Many of the trips coincide with school holidays and the eternal dilemma of working parents: what to do with the children. Bai Jie — a 36-year-old doctor — has just arrived in Sanya with her daughter, who is currently running around the beach of Hainan, a tropical island in the South China Sea. She will leave her for several weeks in the care of her grandparents — now retired — who bought an apartment by the sea in this tourist city 10 years ago. She and her daughter used to spend the winter months here, until Covid arrived. “It’s the first year that we returned after the pandemic,” the family tells EL PAÍS, in the shade of some palm trees. Bai Jie will soon return to the cold province of Shanxi, because she and her husband have to continue working.
Many take advantage of Chinese New Year to take a few days of rest. “Working all the time makes you sad,” says Xia Tian, 41, a guy who spent six years working in Africa.

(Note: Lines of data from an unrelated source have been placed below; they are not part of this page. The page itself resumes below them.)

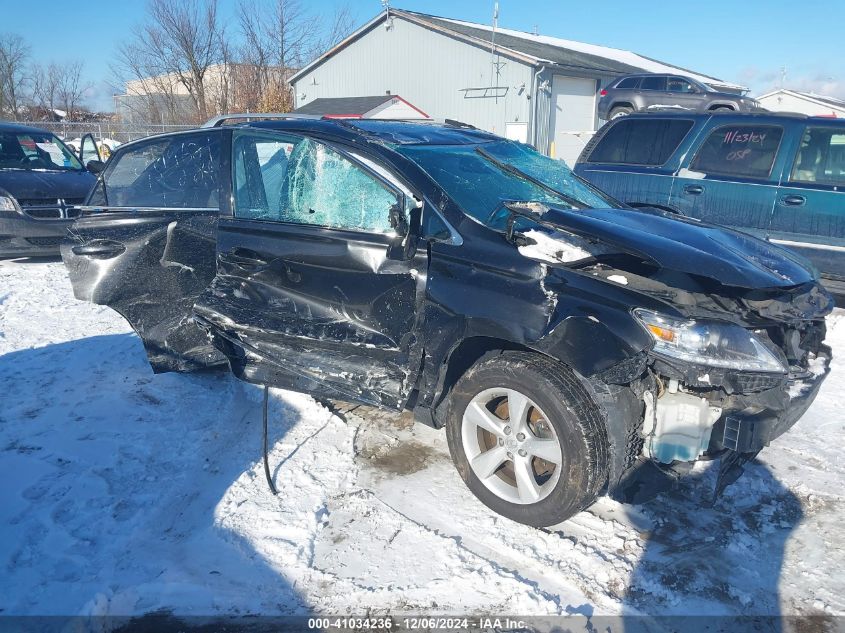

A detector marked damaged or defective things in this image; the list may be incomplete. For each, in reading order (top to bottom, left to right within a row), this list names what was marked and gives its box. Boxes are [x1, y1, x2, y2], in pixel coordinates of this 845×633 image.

shattered windshield [0, 131, 83, 170]
shattered windshield [396, 139, 620, 226]
crumpled front bumper [0, 210, 71, 254]
crushed driver door [61, 130, 229, 372]
crushed driver door [194, 130, 426, 408]
damaged hood [536, 205, 816, 288]
severely damaged black suv [61, 117, 832, 524]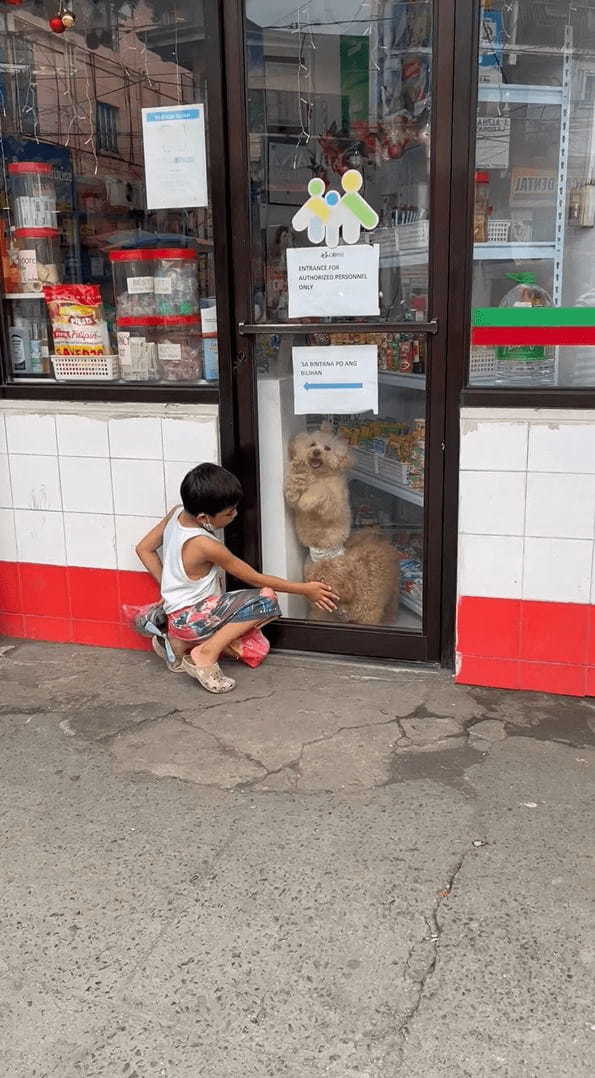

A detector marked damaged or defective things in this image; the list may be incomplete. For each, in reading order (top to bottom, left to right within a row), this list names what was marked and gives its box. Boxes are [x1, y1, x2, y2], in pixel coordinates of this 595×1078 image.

cracked pavement [1, 640, 595, 1078]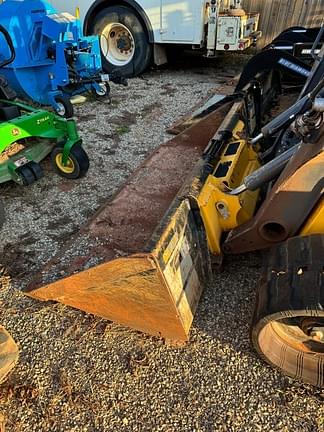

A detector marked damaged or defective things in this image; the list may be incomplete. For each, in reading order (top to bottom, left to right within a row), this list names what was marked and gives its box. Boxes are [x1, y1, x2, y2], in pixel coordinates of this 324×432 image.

rusty bucket attachment [25, 101, 232, 340]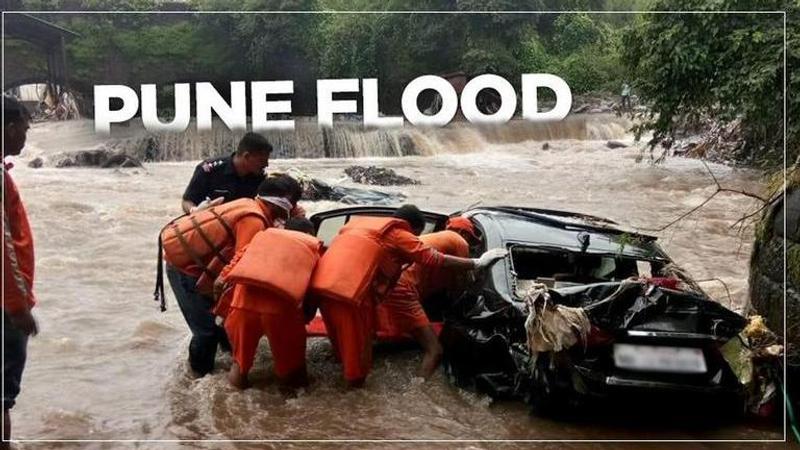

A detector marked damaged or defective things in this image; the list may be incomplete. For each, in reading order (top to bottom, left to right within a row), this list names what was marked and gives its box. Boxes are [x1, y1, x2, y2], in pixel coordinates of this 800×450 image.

damaged vehicle [306, 204, 756, 414]
crushed black car [310, 206, 756, 416]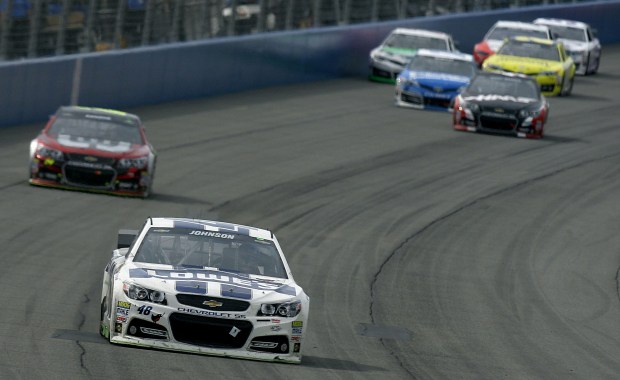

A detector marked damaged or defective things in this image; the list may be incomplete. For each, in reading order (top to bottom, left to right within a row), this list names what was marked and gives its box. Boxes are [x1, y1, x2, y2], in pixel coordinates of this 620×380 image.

crack in asphalt [368, 150, 620, 378]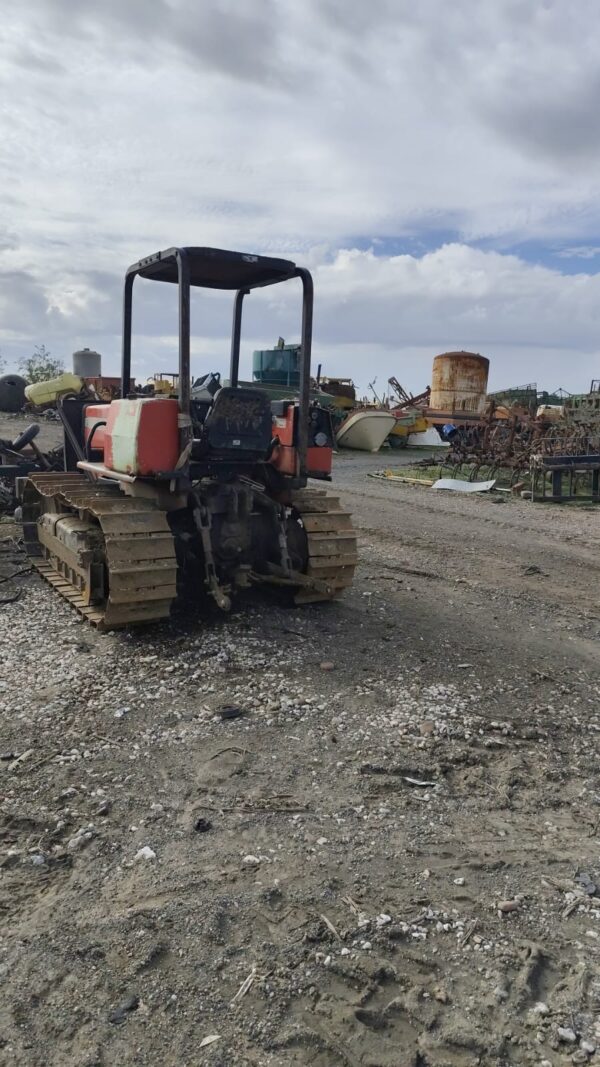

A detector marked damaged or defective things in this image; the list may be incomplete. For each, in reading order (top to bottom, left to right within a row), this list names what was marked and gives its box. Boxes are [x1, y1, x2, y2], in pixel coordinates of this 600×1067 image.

rusty cylindrical tank [427, 352, 488, 413]
rusted metal surface [431, 352, 488, 413]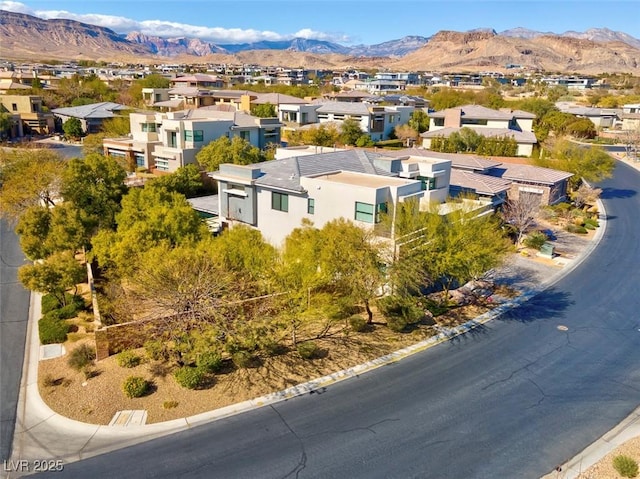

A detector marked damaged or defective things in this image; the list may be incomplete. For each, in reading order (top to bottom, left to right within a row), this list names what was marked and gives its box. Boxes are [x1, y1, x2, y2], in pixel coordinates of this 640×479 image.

crack in asphalt [270, 404, 308, 479]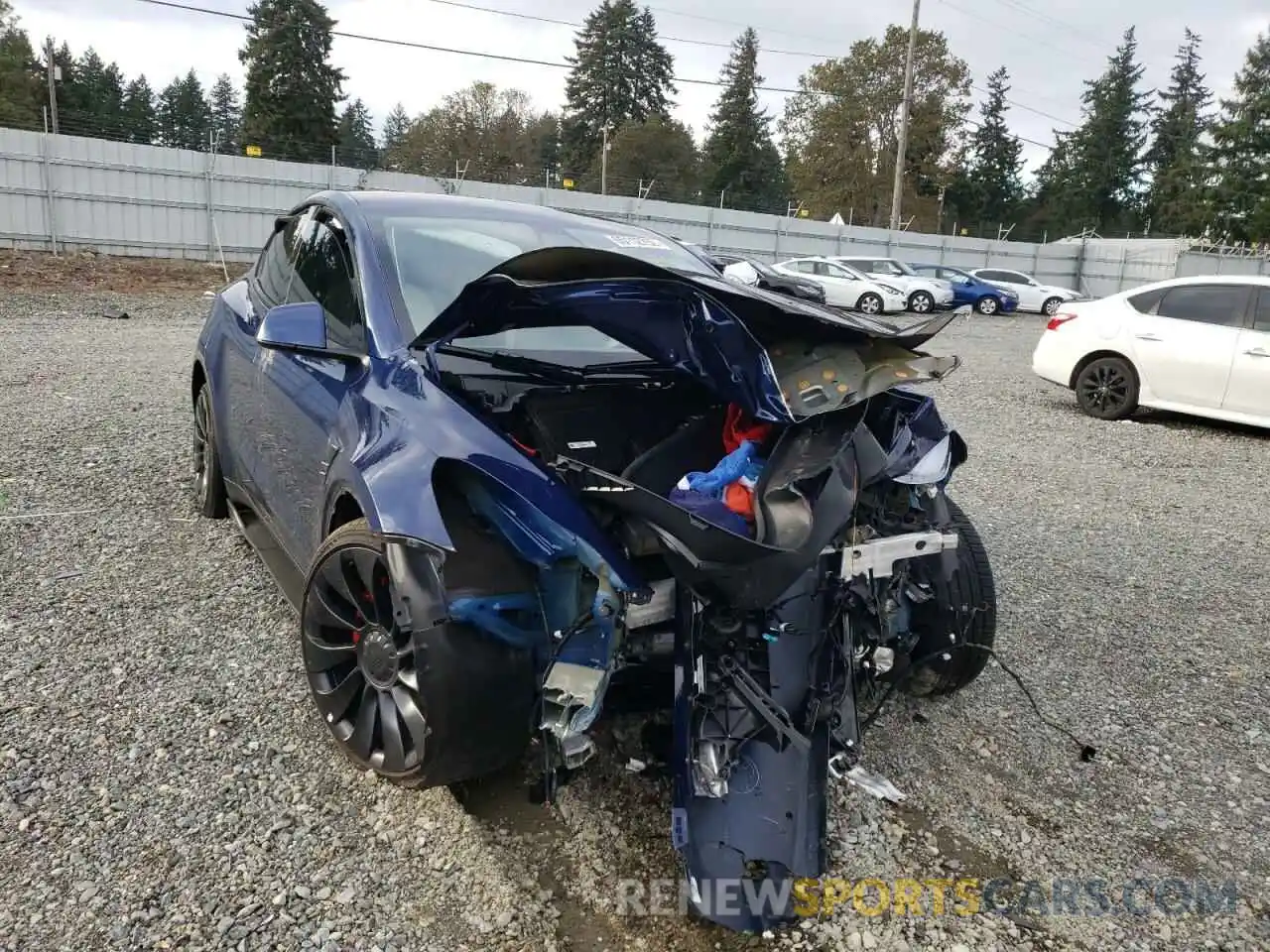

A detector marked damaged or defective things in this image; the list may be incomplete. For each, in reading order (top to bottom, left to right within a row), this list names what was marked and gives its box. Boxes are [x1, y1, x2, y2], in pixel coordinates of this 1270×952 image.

shattered windshield [370, 211, 715, 355]
damaged blue car [190, 190, 1000, 934]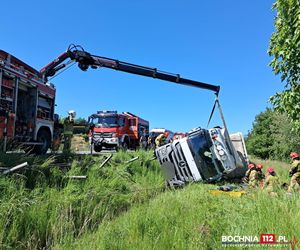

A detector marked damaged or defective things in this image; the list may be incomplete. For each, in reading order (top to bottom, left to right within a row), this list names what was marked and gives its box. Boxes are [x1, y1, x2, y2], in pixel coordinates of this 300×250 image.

overturned truck [155, 127, 248, 186]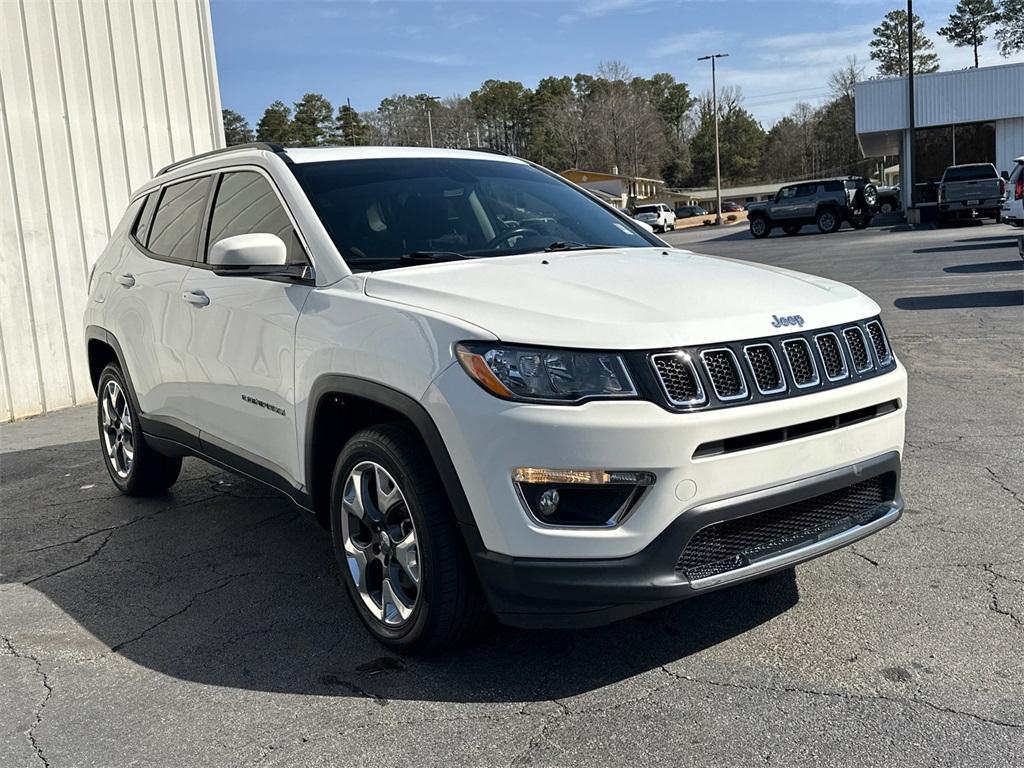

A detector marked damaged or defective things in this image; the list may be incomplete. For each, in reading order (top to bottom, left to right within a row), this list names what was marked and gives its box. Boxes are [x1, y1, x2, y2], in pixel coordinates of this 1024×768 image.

parking lot crack [2, 636, 53, 768]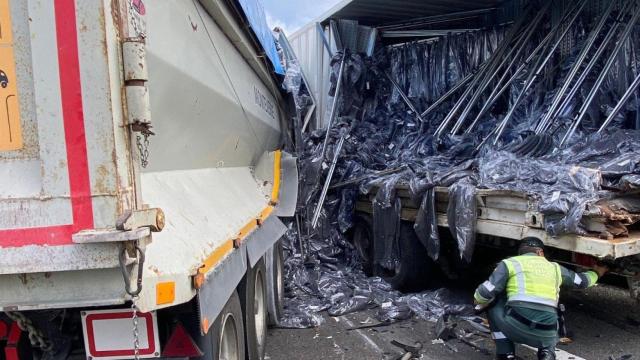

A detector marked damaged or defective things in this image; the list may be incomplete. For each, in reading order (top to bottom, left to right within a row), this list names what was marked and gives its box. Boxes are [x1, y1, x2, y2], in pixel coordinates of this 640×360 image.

damaged truck [0, 0, 296, 360]
damaged truck [286, 0, 640, 298]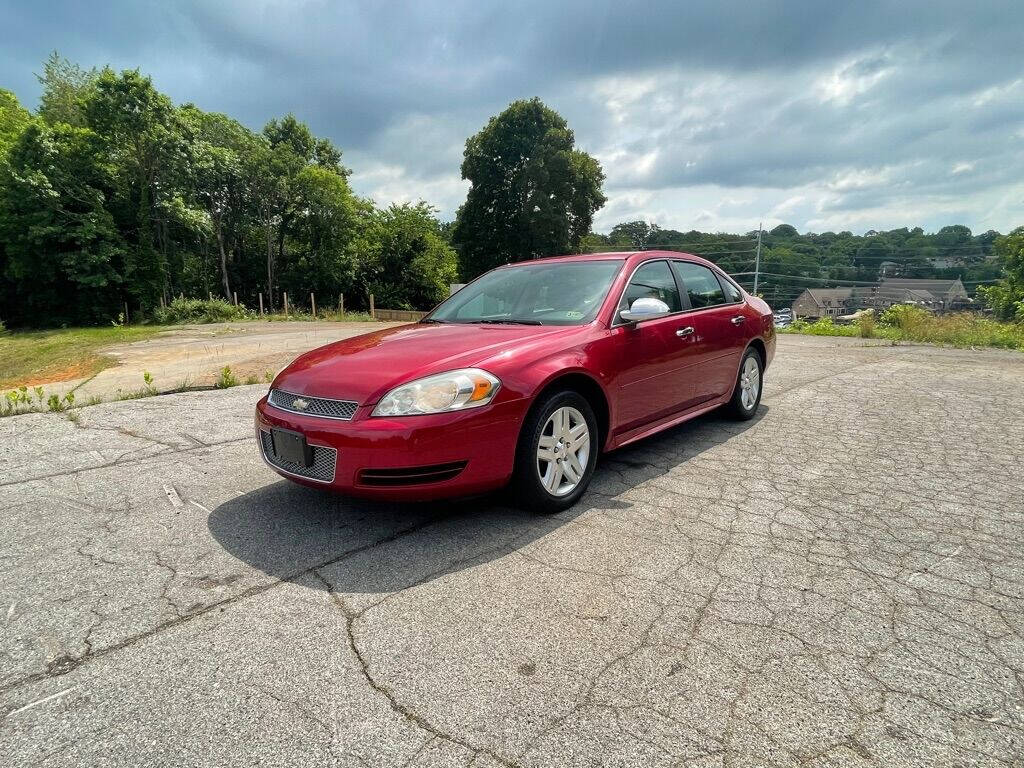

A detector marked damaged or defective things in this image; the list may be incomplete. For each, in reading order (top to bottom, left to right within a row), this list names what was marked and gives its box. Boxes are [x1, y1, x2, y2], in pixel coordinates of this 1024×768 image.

cracked asphalt [2, 338, 1024, 768]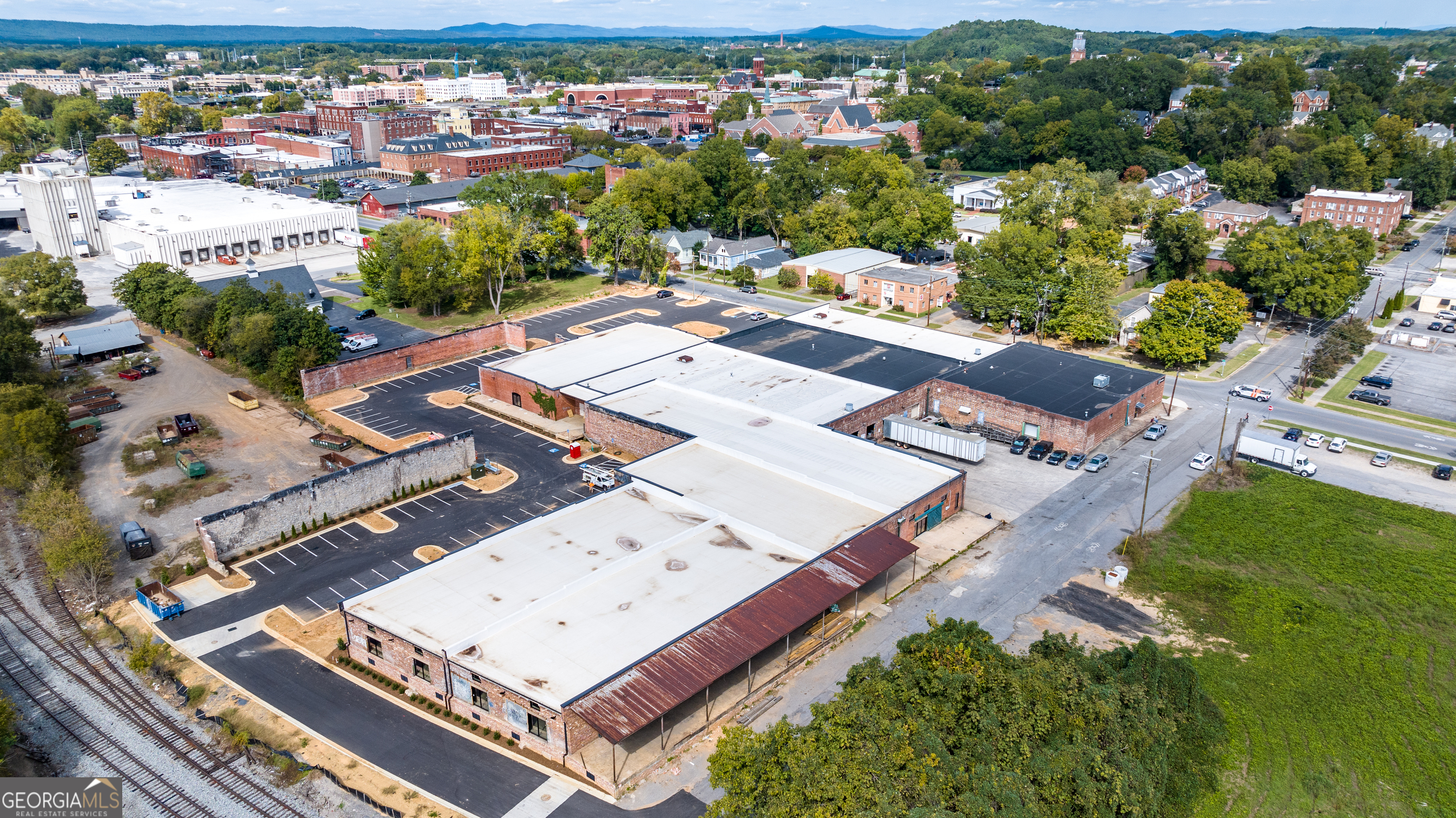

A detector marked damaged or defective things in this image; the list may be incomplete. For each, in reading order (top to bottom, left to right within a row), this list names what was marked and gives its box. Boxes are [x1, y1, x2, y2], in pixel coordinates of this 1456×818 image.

rusty metal roof [565, 527, 918, 747]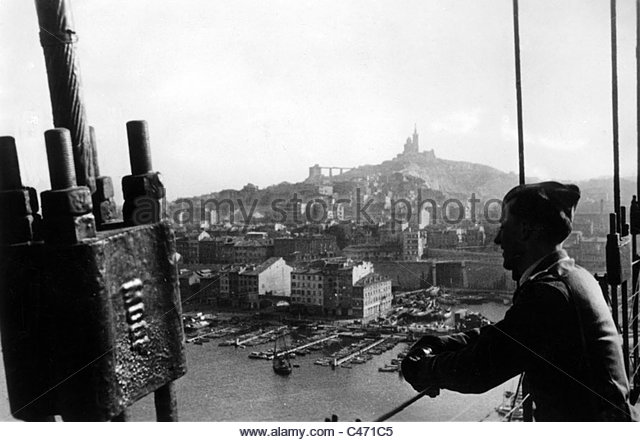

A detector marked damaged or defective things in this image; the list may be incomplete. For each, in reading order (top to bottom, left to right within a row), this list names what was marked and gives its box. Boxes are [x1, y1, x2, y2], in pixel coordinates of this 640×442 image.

In 2023, after the post-pandemic reopening, he opened a restaurant in Henan province. During his interview with EL PAÍS, he smokes a cigarette, sitting on a blanket on the sand. Behind him, boats drag giant duck-shaped floats. He likes the place: he goes for walks, rides a jet ski. He feels good about the economy. “The money is there. The question is whether [people are] willing to spend it.” There’s the hustle and bustle of the beach all around him. But Ding Daquan — a 74-year-old retiree, who also has an apartment facing the sea — assures this newspaper that there are still “far fewer people” than before the public health crisis.
Vincent Chan — a China strategist at Aletheia Capital, a Hong Kong-based financial firm — is quite convinced that this year will be “good” in terms of tourism. Especially compared to the past, when restrictions had already been lifted, but infections still spread throughout the country. Travel, in any case, doesn’t entirely indicate an improvement in confidence in the economy. “The big question is about other types of consumption, like buying cars,” he notes. Vehicles represent a big piece of the retail sales pie. “That’s a different decision than buying a plane ticket,” he adds. “Buying a car is [an act of] large-scale discretionary consumption.” And, at the moment, car sales “aren’t that strong.” In 2024, Chan concludes, we’ll have to be attentive as to whether the Chinese economy shows “genuine signs” that it’s beginning to recover, particularly in areas linked to “domestic confidence,” such as large-scale consumption and the battered real estate market.
For now, concerns about the housing crisis seem to have taken a backseat among Chinese travelers. Huang Ning — a 27-year-old Beijing native — plans to break away from family commitments as soon as possible to go surfing in the Philippines during the week-long vacation. On Wednesday, at the capital’s station, four students from Xinjiang University tell EL PAÍS that they’ve spent a few days visiting the capital. “It’s the first time since we started our degree that we’ve been able to take a trip with friends — we wanted to take advantage of it while our parents are working. Now, we’re apart until we resume classes in mid-February,” one of them sighs, before leaving for her native Wuhan.